Study text:
At the dinner, spoken-word artists TouSaiko Lee, Deeq Abdi, Laurine Chang, Nimo Farah and Rodrigo Sanchez-Chavarria will help the children transform the stories into a performance. It will feature poetry by G.E. Patterson and choreography by Ananya Dance Theatre.
Jones envisioned the event as an opportunity to combine art, food, and healthy living in a single community event. However, he quickly discovered that he needed a lot of help.
"There's no way I could do this by myself," he said. "We've hired a producer, somebody to coordinate the mobile art kitchens, we've hired a choreographer, even, that will be creating this whole set of movements from the serving stations to the tables for all of the servers. I didn't even think about the logistical nightmare that this is presenting."
One of Jones' major partners in the effort is Public Arts St. Paul, which is working with local farmers to supply the fresh produce for the menu.
Christine Podas-Larson, the organization's president, has the difficult job of handling logistics for the dinner.
"That meant we had to have a menu, and that was no small feat, because everything on the menu somehow has a relationship to someone's food story," she said. "Whether it's apples or whether it's collard greens, or chicken — it's all arising from these food stories."
Many Frogtown residents are excited about the work going into the event. The dinner gives them a way to help reframe how people think of the area, said Sam Buffington, organizing director for the Frogtown Neighborhood Association.
"It's about seeing the neighborhood in a different kind of way," he said. "Not as a transit corridor, but as a neighborhood, and that there's people who live here — just reconnecting to this community, and having the folks come together and remind us that as a neighborhood, it's more than just a transit corridor."
Buffington hopes this community-building effort continues, even after dessert.
The dinner is designed to address the barriers to healthy eating in Frogtown. The gathering, Jones said, is an artistic way to start the conversation.
In the meantime, he's hitting the streets of Frogtown to make sure his neighbors have a seat at the table.
"Not enough folks know about it," Jones said. "So that's why I'm walking with this clipboard in my hand. It's my goal to make sure that at least half of the folks seated at that table are people from this neighborhood."
Reservations are required for the free event. Tickets are available through Public Arts St. Paul.

Information supplied:
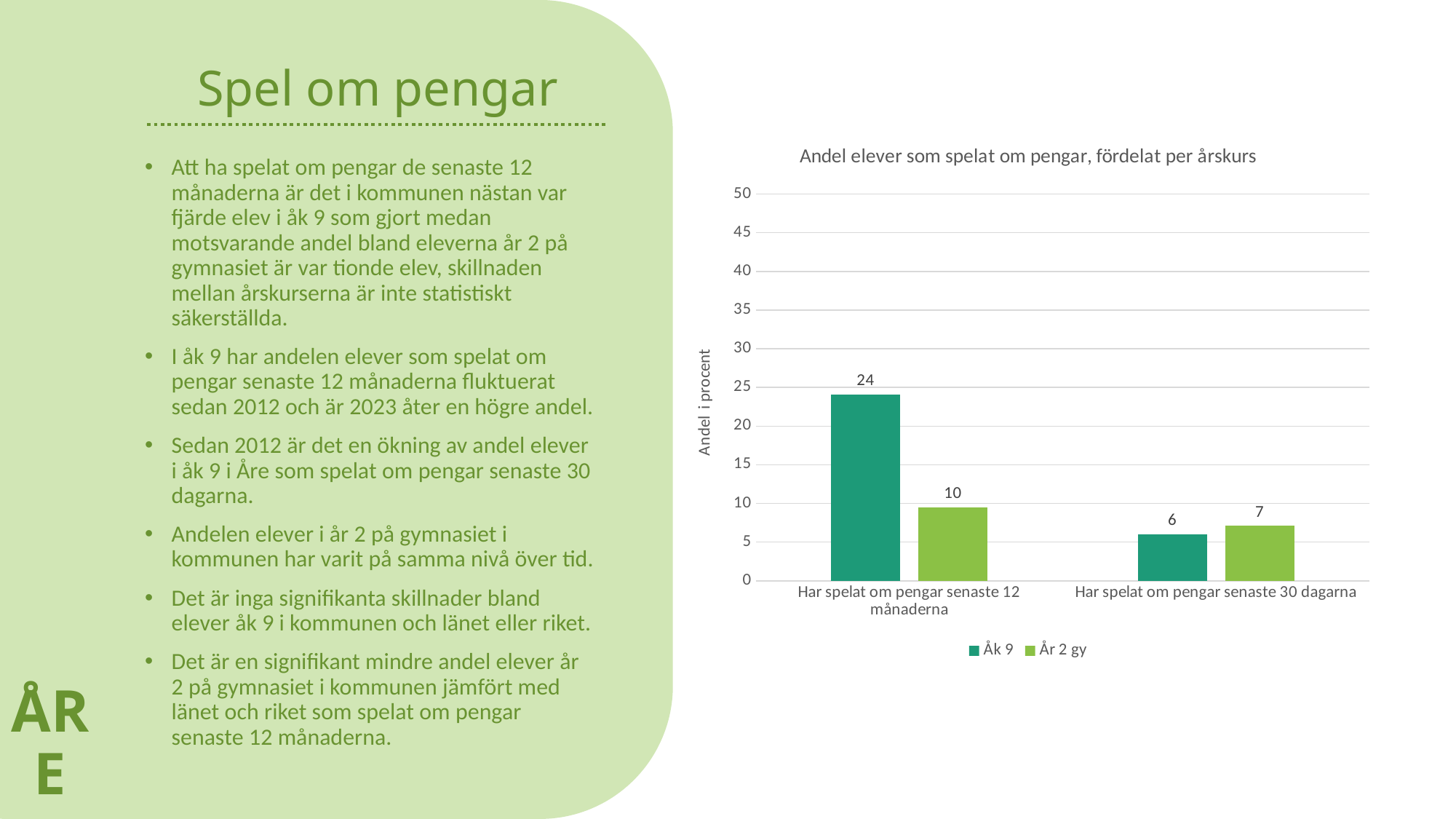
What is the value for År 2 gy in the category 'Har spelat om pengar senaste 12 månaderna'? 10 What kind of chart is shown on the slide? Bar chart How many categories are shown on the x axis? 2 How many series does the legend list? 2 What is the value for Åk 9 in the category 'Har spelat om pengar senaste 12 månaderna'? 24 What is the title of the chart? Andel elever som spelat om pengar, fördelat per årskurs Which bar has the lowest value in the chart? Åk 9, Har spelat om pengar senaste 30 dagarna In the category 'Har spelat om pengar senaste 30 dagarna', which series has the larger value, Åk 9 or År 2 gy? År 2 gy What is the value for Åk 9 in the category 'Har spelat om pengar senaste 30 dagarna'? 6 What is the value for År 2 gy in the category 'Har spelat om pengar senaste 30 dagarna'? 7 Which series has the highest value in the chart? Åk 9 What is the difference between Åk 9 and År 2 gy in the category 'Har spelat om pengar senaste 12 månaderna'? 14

Task to complete:
List the spoken-word artists that the Frogtown dinner text names. The data is separate from the Frogtown dinner text.

Task result:
TouSaiko Lee
Deeq Abdi
Laurine Chang
Nimo Farah
Rodrigo Sanchez-Chavarria